● **Action item A**
Using the ACCEL article, decide whether each statement agrees with it: (i) the drive system uses three electric motors; (ii) the propeller blades turn faster than those of a conventional aircraft; (iii) the Aerospace Technology Institute provides all of the project's funding. For each, answer yes or no and quote the deciding words.
● **Action item B**
Reproduce the part of the ACCEL article starting with "The drive system" and going on through "to the engineers.".

Flying from London to Paris really fast and with zero-emissions, that would be a catchy description of project ACCEL, that now took the next step towards launching “the world’s fastest electric aircraft”. Rolls-Royce has completed ground-testing of the technology.
Rob Watson, Director Rolls-Royce Electrical, called the completion of ground-testing for the ACCEL project “a great achievement” and “another important step towards a world record attempt.” The latter is now set to launch early next year.
That is two years after RR first presented the project as reported. ACCEL is short for Accelerating the Electrification of Flight.
The drive system comprises three axially arranged electric motors, which together are to produce 367 kW for the duration of the record flight. Compared to a conventional aircraft, the propeller blades rotate at a much slower speed to achieve a more stable and quiet position in the air, according to the engineers.
Ground-testing now completed saw the team test every component of the system including said propeller. It ran up to full speed (approximately 2,400 rpm). RR reckons that when at full power during the flight-testing phase, it will propel the aircraft to more than 300 mph setting a new world speed record for electric flight. Over 6,000 cells are packaged in the battery.
The first flight is planned for later this year, and Rolls-Royce is aiming to beat the current all-electric flight world record early next year. Half of the project’s funding is provided by the Aerospace Technology Institute (ATI), in partnership with the Department for Business, Energy & Industrial Strategy and Innovate UK.

● **Study material**
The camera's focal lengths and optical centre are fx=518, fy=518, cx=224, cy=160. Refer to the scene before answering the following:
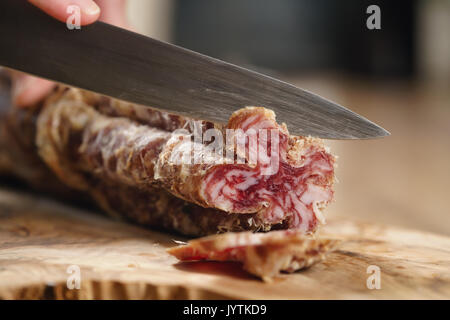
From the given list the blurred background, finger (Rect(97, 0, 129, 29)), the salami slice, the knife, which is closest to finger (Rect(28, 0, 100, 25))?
the knife

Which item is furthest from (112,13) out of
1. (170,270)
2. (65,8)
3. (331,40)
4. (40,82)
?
(331,40)

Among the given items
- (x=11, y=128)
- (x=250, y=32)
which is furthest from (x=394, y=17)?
(x=11, y=128)

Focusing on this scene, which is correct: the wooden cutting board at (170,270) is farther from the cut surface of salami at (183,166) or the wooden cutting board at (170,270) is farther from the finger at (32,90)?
the finger at (32,90)

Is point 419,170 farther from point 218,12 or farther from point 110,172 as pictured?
point 218,12

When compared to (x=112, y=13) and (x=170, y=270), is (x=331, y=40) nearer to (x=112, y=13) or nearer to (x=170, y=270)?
(x=112, y=13)

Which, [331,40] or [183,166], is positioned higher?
[331,40]

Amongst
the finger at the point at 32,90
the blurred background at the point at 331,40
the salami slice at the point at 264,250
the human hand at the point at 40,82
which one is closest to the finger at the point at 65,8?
the human hand at the point at 40,82
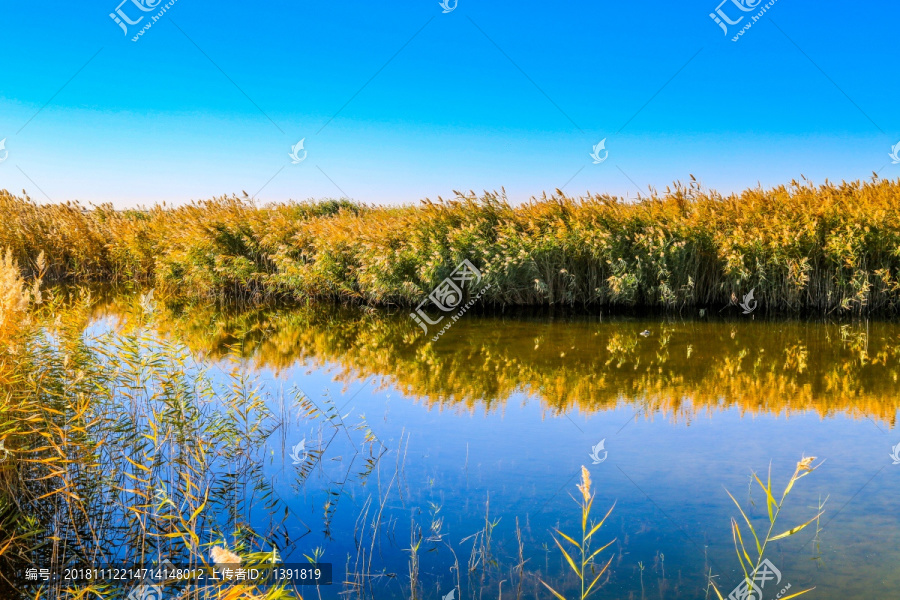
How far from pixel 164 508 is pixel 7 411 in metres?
1.16

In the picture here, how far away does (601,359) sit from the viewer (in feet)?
34.1

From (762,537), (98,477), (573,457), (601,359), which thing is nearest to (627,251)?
(601,359)

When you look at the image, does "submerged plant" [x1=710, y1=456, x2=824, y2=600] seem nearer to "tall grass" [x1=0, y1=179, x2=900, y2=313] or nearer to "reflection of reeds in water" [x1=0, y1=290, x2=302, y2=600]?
"reflection of reeds in water" [x1=0, y1=290, x2=302, y2=600]

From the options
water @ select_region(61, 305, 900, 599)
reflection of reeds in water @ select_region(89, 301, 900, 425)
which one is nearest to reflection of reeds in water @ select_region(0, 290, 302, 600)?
water @ select_region(61, 305, 900, 599)

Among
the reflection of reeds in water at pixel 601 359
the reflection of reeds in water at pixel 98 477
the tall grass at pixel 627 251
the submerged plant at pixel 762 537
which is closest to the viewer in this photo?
the submerged plant at pixel 762 537

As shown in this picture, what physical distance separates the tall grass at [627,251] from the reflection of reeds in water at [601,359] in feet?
4.66

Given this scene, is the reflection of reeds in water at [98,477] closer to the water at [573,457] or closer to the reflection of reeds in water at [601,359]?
the water at [573,457]

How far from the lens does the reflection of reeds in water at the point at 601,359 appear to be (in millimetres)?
8188

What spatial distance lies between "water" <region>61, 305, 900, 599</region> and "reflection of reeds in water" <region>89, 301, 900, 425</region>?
57 mm

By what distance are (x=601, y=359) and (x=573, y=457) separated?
445 cm

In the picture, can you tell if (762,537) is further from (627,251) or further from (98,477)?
(627,251)

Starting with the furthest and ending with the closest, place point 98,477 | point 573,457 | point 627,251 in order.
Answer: point 627,251 → point 573,457 → point 98,477

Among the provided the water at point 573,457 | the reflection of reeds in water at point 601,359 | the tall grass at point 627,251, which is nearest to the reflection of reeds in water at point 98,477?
the water at point 573,457

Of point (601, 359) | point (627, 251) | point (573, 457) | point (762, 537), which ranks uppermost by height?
point (627, 251)
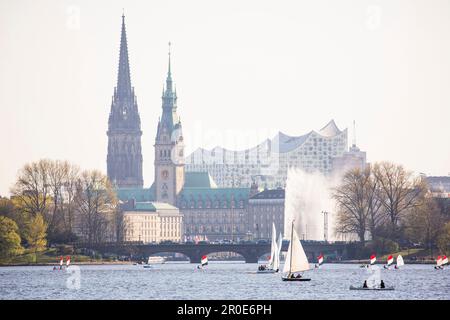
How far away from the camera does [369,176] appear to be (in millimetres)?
182750

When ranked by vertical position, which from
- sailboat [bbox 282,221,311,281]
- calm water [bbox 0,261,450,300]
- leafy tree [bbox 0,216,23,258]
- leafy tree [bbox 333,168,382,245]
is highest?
leafy tree [bbox 333,168,382,245]

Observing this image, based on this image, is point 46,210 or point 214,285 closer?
point 214,285

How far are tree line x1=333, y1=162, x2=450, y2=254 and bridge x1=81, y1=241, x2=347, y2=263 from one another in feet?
13.3

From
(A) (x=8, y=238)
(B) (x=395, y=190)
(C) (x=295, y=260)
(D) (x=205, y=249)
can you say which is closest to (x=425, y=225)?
(B) (x=395, y=190)

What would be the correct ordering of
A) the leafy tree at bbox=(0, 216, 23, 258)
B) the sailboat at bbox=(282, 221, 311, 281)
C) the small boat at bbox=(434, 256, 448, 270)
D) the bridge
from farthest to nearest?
the bridge, the leafy tree at bbox=(0, 216, 23, 258), the small boat at bbox=(434, 256, 448, 270), the sailboat at bbox=(282, 221, 311, 281)

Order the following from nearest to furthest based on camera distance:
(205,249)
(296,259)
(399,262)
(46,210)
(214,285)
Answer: (214,285), (296,259), (399,262), (46,210), (205,249)

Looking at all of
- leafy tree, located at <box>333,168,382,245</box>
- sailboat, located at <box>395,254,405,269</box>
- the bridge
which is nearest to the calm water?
sailboat, located at <box>395,254,405,269</box>

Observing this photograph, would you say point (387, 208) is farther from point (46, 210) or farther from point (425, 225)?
point (46, 210)

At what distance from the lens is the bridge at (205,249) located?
617 feet

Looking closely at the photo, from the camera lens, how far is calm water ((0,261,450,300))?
103000mm

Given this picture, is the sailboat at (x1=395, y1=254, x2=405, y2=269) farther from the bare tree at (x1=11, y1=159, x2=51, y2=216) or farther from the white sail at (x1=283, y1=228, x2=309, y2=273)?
the bare tree at (x1=11, y1=159, x2=51, y2=216)

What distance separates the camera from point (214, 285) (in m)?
Result: 121

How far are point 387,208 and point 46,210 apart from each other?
130ft
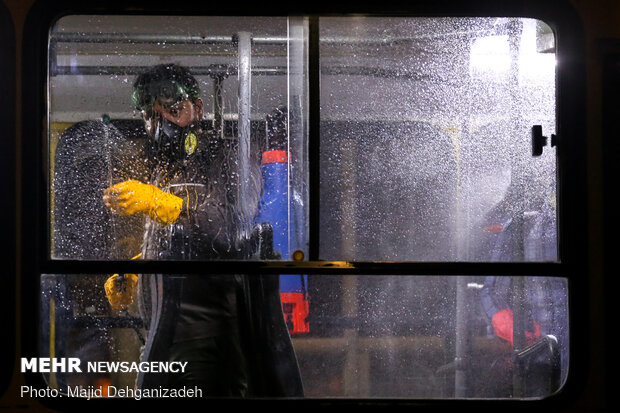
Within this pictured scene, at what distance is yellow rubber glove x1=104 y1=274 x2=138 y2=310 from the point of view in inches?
72.4

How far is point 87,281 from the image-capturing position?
1.83 metres

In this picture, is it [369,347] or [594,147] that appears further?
[369,347]

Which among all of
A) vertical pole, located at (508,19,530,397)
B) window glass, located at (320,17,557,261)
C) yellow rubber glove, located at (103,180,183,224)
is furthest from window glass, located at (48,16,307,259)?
vertical pole, located at (508,19,530,397)

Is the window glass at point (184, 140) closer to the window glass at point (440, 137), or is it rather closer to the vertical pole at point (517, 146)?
the window glass at point (440, 137)

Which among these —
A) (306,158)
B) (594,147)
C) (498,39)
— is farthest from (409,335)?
(498,39)

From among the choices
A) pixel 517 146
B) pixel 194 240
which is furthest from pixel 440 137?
pixel 194 240

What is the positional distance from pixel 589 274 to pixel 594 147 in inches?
14.1

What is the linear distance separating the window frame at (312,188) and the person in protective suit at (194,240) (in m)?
0.10

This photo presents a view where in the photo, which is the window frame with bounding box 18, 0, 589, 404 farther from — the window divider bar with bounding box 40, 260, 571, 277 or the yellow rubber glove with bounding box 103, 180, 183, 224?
the yellow rubber glove with bounding box 103, 180, 183, 224

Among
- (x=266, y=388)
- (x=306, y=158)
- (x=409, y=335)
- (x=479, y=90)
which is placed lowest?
(x=266, y=388)

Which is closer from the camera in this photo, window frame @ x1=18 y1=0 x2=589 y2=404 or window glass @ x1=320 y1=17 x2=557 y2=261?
window frame @ x1=18 y1=0 x2=589 y2=404

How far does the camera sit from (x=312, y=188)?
182 cm

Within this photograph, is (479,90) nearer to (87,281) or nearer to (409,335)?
(409,335)

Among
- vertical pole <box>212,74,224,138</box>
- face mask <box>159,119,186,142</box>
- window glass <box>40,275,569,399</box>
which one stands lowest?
window glass <box>40,275,569,399</box>
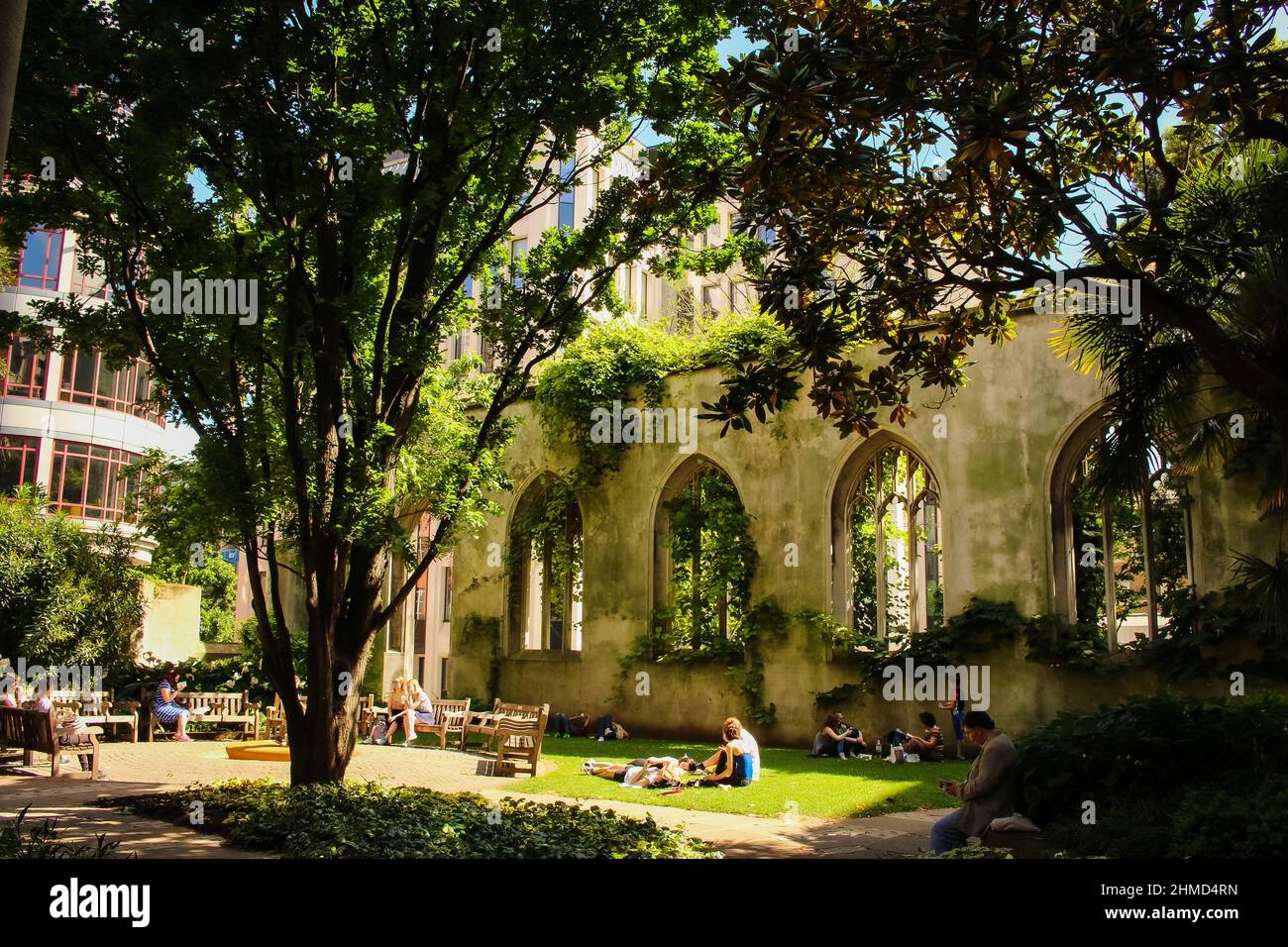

● **Written solution A**
(i) Yes: "The drive system comprises three axially arranged electric motors"
(ii) No: "the propeller blades rotate at a much slower speed"
(iii) No: "Half of the project’s funding is provided by the Aerospace Technology Institute (ATI)"

● **Written solution B**
The drive system comprises three axially arranged electric motors, which together are to produce 367 kW for the duration of the record flight. Compared to a conventional aircraft, the propeller blades rotate at a much slower speed to achieve a more stable and quiet position in the air, according to the engineers.